IIFL - Fundamental Analysis: Financial Health & Valuation
Last Updated Time : 20 Dec 25, 11:15 pm
Back to Fundamental ListFundamental Rating: 3.5
| Stock Code | IIFL | Market Cap | 24,042 Cr. | Current Price | 565 ₹ | High / Low | 593 ₹ |
| Stock P/E | 60.5 | Book Value | 162 ₹ | Dividend Yield | 0.00 % | ROCE | 6.57 % |
| ROE | 4.20 % | Face Value | 2.00 ₹ | DMA 50 | 539 ₹ | DMA 200 | 478 ₹ |
| Chg in FII Hold | 0.15 % | Chg in DII Hold | 1.04 % | PAT Qtr | 211 Cr. | PAT Prev Qtr | 133 Cr. |
| RSI | 51.4 | MACD | 7.94 | Volume | 7,89,742 | Avg Vol 1Wk | 5,96,478 |
| Low price | 280 ₹ | High price | 593 ₹ | PEG Ratio | -2.01 | Debt to equity | 4.55 |
| 52w Index | 91.2 % | Qtr Profit Var | 86.3 % | EPS | 9.36 ₹ | Industry PE | 21.2 |
📊 Core Financials:
- Quarterly PAT at ₹211 Cr vs ₹133 Cr previously → strong growth (86.3% variation).
- ROCE at 6.57% and ROE at 4.20% → weak efficiency compared to peers.
- Debt-to-equity ratio at 4.55 → high leverage, adds financial risk.
- Dividend yield at 0% → no payouts to shareholders.
💹 Valuation Indicators:
- Current P/E: 60.5 vs Industry P/E: 21.2 → significantly overvalued.
- P/B ratio: ~3.5 (₹565 / ₹162) → moderately expensive.
- PEG ratio: -2.01 → negative, indicates unsustainable valuation relative to growth.
- Intrinsic value appears lower than CMP, suggesting premium pricing.
🏢 Business Model & Competitive Advantage:
- IIFL Finance operates in diversified financial services including loans, wealth management, and advisory.
- Competitive advantage lies in retail lending presence, diversified offerings, and strong institutional interest.
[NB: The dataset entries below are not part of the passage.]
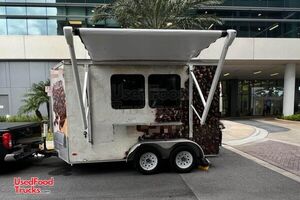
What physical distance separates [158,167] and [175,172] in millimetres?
432

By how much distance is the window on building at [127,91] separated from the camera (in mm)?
6125

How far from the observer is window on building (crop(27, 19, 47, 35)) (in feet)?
57.8

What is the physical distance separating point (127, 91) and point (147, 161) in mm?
1687

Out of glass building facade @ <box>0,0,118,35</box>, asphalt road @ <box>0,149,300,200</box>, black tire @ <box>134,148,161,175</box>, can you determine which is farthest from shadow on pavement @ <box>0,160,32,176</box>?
glass building facade @ <box>0,0,118,35</box>

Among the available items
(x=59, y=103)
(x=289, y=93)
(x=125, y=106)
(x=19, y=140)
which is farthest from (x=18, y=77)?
(x=289, y=93)

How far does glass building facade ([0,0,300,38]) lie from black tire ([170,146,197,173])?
13.4 m

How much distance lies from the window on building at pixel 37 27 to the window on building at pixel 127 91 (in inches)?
539

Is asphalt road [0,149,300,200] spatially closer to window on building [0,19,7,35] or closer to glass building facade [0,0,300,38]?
glass building facade [0,0,300,38]

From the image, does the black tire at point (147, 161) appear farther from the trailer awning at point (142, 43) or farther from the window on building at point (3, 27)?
the window on building at point (3, 27)

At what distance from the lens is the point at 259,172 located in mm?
6480

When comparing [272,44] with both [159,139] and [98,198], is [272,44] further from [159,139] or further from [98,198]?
[98,198]

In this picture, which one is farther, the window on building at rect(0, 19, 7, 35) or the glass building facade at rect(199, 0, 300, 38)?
the glass building facade at rect(199, 0, 300, 38)

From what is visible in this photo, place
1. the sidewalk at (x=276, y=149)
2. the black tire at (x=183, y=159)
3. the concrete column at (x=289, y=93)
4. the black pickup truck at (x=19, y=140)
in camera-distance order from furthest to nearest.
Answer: the concrete column at (x=289, y=93)
the sidewalk at (x=276, y=149)
the black tire at (x=183, y=159)
the black pickup truck at (x=19, y=140)

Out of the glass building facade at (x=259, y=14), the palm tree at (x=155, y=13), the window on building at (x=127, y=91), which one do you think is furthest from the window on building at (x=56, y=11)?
the window on building at (x=127, y=91)
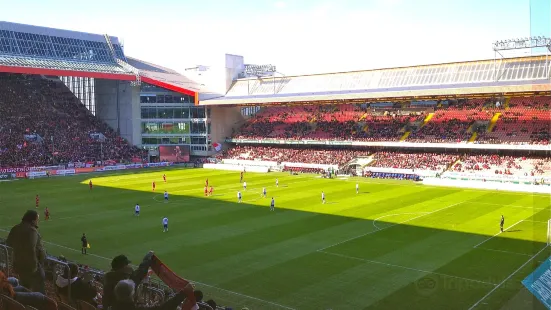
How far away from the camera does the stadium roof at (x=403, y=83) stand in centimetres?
5597

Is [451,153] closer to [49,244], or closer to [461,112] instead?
[461,112]

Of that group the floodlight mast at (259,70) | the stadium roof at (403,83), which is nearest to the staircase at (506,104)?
the stadium roof at (403,83)

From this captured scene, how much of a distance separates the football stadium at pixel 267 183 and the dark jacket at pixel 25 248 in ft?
0.08

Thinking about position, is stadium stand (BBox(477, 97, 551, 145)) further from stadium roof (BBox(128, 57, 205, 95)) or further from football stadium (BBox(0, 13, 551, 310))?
stadium roof (BBox(128, 57, 205, 95))

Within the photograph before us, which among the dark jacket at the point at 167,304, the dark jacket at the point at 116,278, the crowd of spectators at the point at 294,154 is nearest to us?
the dark jacket at the point at 167,304

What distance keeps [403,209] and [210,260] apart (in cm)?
1834

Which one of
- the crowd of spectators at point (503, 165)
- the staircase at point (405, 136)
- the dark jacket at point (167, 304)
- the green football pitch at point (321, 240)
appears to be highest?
the staircase at point (405, 136)

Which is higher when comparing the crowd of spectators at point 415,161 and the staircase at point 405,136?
the staircase at point 405,136

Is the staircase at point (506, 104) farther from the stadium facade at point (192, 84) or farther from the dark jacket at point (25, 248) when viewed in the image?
the dark jacket at point (25, 248)

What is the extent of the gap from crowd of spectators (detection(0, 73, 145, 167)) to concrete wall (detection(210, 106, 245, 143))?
12412mm

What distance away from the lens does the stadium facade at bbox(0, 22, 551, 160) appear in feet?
203

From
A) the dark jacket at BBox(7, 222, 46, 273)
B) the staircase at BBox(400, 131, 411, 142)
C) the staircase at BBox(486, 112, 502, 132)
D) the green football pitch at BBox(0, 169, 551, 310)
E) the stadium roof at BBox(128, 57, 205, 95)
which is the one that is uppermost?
the stadium roof at BBox(128, 57, 205, 95)

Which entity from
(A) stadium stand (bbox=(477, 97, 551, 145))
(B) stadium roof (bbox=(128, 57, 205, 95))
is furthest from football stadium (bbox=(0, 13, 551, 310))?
(B) stadium roof (bbox=(128, 57, 205, 95))

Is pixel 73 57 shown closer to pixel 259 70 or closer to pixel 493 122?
pixel 259 70
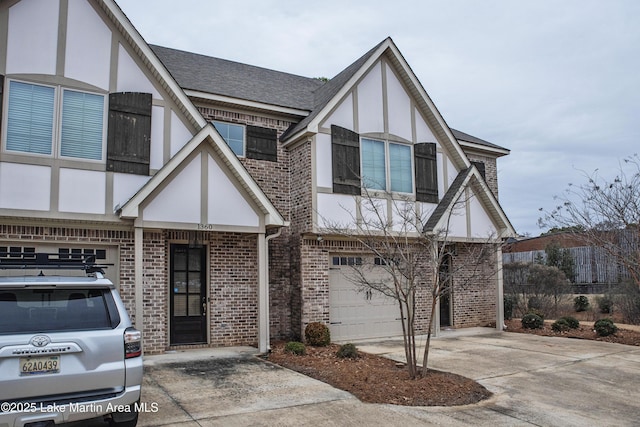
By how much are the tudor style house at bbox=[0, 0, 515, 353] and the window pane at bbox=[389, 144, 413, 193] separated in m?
0.04

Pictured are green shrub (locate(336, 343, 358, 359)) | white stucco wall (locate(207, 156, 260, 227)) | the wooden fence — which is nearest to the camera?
green shrub (locate(336, 343, 358, 359))

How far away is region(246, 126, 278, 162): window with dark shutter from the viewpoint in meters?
13.1

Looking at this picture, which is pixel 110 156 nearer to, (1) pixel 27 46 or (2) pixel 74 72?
(2) pixel 74 72

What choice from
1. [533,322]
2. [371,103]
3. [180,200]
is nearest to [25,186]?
[180,200]

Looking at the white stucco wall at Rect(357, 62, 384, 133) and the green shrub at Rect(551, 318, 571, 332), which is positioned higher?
the white stucco wall at Rect(357, 62, 384, 133)

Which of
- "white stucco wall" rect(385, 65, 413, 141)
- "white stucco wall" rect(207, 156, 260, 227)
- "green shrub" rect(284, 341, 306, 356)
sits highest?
"white stucco wall" rect(385, 65, 413, 141)

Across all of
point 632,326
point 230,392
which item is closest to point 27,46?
point 230,392

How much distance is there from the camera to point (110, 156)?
1041 centimetres

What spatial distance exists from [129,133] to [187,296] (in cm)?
389

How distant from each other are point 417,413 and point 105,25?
31.7 feet

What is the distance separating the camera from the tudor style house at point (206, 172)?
995 cm

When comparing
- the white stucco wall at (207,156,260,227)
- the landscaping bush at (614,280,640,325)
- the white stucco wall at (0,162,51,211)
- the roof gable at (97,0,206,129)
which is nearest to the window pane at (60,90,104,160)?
the white stucco wall at (0,162,51,211)

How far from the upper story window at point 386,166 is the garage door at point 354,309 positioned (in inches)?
85.8

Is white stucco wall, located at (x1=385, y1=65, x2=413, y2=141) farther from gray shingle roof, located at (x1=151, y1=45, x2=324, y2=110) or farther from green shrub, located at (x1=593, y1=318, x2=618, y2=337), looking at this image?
green shrub, located at (x1=593, y1=318, x2=618, y2=337)
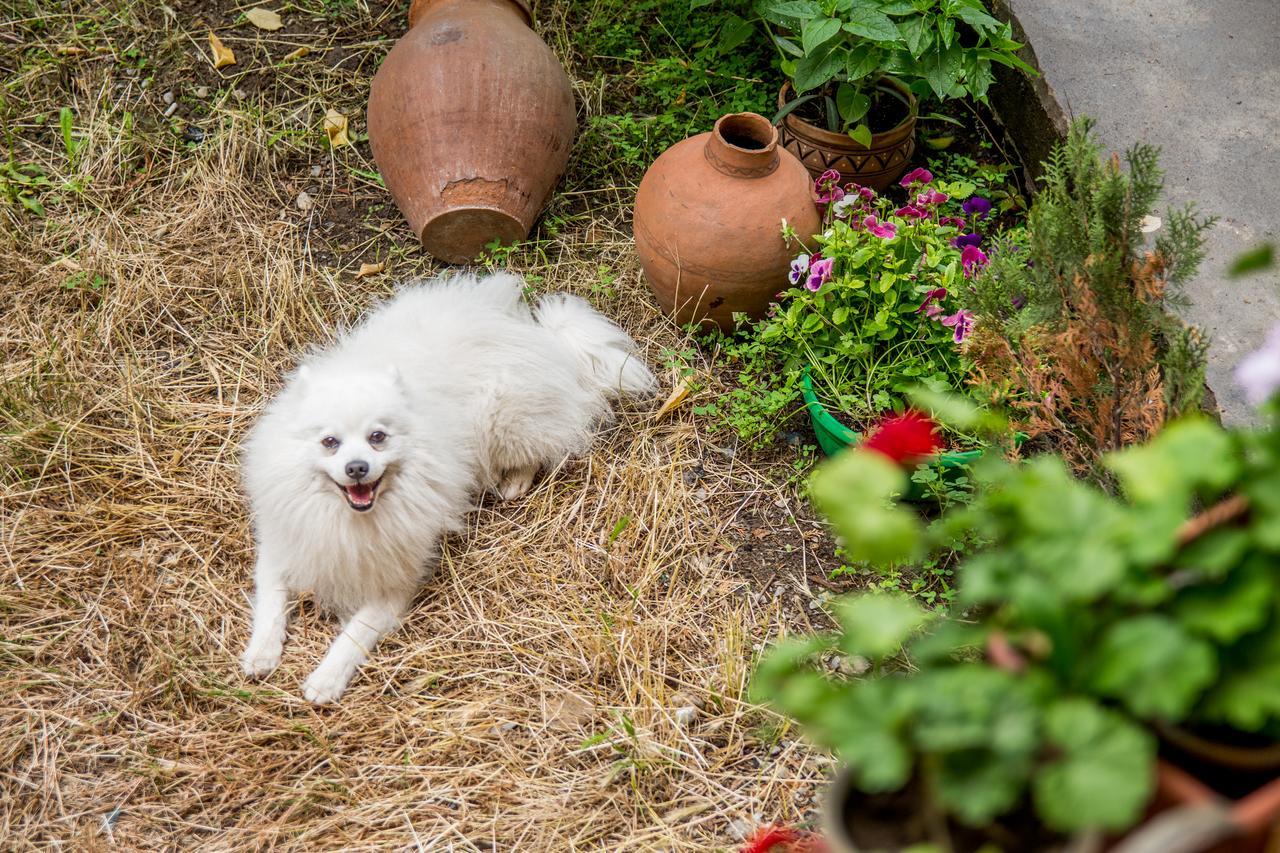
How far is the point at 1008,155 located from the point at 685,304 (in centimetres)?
155

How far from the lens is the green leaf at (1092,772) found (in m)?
0.99

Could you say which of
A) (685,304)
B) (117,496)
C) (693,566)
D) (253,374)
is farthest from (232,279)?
(693,566)

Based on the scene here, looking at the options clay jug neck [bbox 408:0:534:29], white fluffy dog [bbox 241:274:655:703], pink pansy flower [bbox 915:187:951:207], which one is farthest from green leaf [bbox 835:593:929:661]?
clay jug neck [bbox 408:0:534:29]

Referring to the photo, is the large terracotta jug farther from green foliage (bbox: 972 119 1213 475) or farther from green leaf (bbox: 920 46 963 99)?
green foliage (bbox: 972 119 1213 475)

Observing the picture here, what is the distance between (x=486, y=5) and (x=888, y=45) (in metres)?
1.58

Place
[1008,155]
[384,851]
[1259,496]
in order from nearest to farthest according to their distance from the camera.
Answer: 1. [1259,496]
2. [384,851]
3. [1008,155]

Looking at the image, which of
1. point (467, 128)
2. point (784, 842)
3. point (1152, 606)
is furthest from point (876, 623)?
point (467, 128)

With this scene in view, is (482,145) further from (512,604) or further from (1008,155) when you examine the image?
(1008,155)

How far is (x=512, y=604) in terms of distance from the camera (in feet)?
9.67

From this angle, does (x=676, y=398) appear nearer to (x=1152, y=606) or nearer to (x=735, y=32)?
(x=735, y=32)

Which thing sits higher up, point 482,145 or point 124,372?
point 482,145

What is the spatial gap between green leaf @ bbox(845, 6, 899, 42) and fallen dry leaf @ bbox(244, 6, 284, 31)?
260 centimetres

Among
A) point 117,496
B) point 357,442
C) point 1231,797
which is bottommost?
point 117,496

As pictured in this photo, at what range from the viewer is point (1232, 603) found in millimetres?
1116
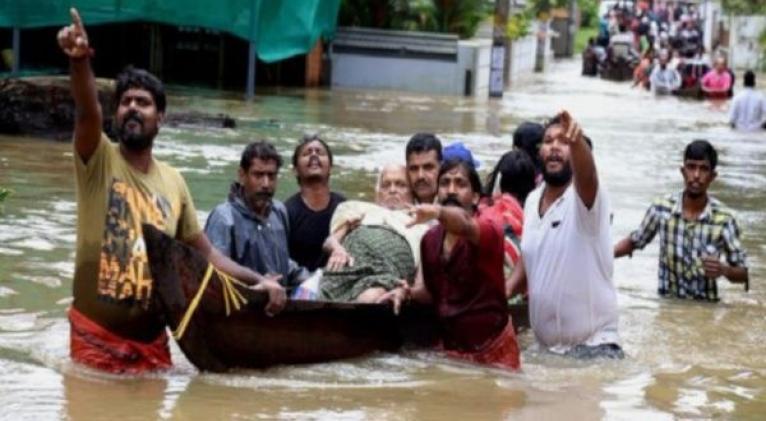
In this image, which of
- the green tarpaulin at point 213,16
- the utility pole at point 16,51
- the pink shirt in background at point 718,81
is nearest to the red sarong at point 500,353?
the utility pole at point 16,51

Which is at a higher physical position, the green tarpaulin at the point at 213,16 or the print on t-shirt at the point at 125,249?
the green tarpaulin at the point at 213,16

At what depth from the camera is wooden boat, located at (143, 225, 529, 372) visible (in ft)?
24.8

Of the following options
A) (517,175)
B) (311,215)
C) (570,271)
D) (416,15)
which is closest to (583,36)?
(416,15)

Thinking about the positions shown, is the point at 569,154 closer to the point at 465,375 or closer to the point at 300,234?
the point at 465,375

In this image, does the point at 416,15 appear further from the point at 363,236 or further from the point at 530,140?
the point at 363,236

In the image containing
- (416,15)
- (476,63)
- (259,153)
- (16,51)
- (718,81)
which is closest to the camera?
(259,153)

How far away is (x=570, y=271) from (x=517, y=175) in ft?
5.31

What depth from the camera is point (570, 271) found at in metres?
8.52

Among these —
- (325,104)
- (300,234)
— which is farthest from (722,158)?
(300,234)

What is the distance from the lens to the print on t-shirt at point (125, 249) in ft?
24.4

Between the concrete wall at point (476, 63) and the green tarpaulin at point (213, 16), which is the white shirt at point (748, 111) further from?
the green tarpaulin at point (213, 16)

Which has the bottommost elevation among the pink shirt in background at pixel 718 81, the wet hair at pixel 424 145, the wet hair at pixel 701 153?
the pink shirt in background at pixel 718 81

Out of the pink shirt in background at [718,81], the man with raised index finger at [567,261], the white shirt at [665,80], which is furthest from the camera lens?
the white shirt at [665,80]

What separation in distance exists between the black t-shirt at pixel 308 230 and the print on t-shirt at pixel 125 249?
6.93ft
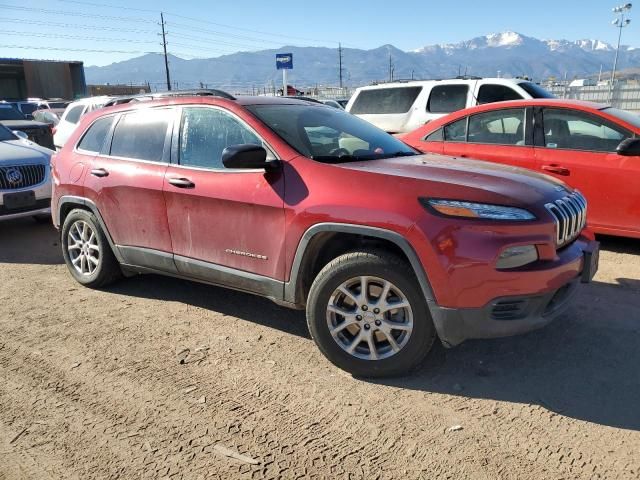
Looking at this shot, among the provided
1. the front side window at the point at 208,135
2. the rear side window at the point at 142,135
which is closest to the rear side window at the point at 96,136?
the rear side window at the point at 142,135

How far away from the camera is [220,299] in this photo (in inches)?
180

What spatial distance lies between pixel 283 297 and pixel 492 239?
1.36m

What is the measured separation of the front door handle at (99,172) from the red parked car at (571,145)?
147 inches

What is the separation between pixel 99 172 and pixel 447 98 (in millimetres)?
6740

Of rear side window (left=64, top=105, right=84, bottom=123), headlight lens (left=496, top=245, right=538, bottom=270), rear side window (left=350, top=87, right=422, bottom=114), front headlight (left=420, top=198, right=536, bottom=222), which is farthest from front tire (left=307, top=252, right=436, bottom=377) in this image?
rear side window (left=64, top=105, right=84, bottom=123)

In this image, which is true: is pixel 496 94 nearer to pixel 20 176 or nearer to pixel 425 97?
pixel 425 97

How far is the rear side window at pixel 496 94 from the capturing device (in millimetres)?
8750

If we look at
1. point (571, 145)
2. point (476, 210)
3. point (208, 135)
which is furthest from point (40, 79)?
point (476, 210)

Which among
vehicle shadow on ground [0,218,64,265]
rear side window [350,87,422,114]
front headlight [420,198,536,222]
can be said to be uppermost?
rear side window [350,87,422,114]

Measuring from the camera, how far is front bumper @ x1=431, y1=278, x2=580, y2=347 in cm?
285

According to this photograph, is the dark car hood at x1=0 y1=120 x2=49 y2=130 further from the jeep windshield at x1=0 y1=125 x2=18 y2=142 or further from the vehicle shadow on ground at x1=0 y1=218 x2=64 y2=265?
the vehicle shadow on ground at x1=0 y1=218 x2=64 y2=265

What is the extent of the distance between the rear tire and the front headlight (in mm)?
2983

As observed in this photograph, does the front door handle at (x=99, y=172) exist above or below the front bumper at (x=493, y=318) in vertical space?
above

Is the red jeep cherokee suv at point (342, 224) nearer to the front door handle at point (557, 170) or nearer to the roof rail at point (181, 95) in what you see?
the roof rail at point (181, 95)
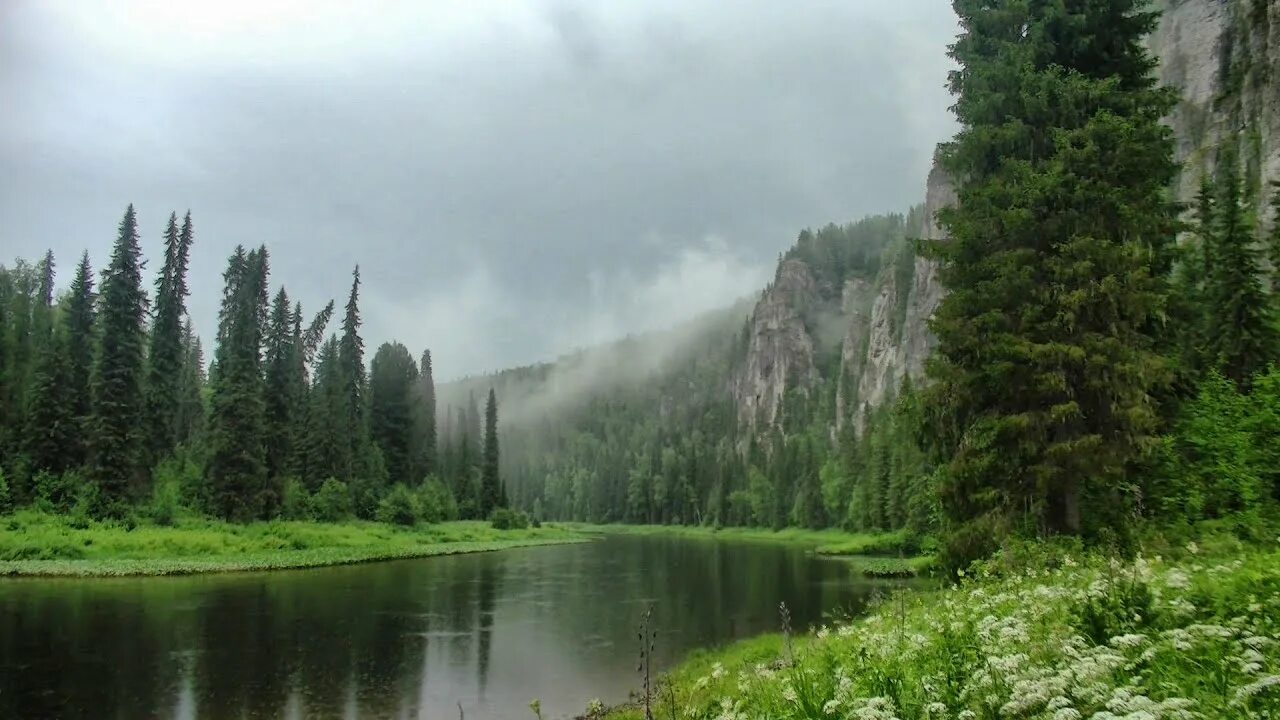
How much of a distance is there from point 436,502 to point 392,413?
1698 cm

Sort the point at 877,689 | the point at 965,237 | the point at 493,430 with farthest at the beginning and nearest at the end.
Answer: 1. the point at 493,430
2. the point at 965,237
3. the point at 877,689

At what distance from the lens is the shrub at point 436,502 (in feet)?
304

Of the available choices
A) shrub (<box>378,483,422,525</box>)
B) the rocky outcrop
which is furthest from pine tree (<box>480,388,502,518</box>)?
the rocky outcrop

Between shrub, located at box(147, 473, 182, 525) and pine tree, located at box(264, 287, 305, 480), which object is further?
pine tree, located at box(264, 287, 305, 480)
- Market cap of ₹24,042 Cr reflects mid-sized relevance in NBFC sector.
📈 Entry Zone & Long-Term Guidance:
- CMP ₹565 is above DMA 50 (₹539) and DMA 200 (₹478), showing bullish momentum.
- RSI at 51.4 and MACD positive → neutral to bullish momentum.
- Suggested entry zone: ₹520–₹550.
- Long-term holding only for aggressive investors; valuations are stretched and efficiency ratios remain weak.
Positive
- Quarterly PAT growth of 86.3% (₹133 Cr → ₹211 Cr).
- FII holdings increased by 0.15% and DII holdings by 1.04%.
- Reasonable P/B ratio (~3.5) compared to peers.
- Strong institutional interest supports growth outlook.
Limitation
- High P/E (60.5) compared to industry average (21.2).
- Weak ROCE (6.57%) and ROE (4.20%).
- High debt-to-equity ratio (4.55).
- No dividend yield (0%).
- Negative PEG ratio (-2.01) indicates unsustainable valuation.
Company Negative News
- High leverage increases financial risk.
- Valuations stretched with P/E far above industry average.
Company Positive News
- Quarterly PAT improved significantly from ₹133 Cr to ₹211 Cr.
- Institutional holdings (FII + DII) increased, showing confidence.
Industry
- NBFC sector is growing with strong demand for retail and SME credit.
- Industry P/E at 21.2 indicates moderate valuation compared to IIFL’s premium pricing.
Conclusion
⚖️ IIFL Finance shows strong profit growth and institutional support but suffers from weak return ratios, high leverage, and stretched valuations. Entry is favorable around ₹520–₹550 for speculative investors, but long-term holding requires caution due to efficiency concerns and lack of dividend payouts.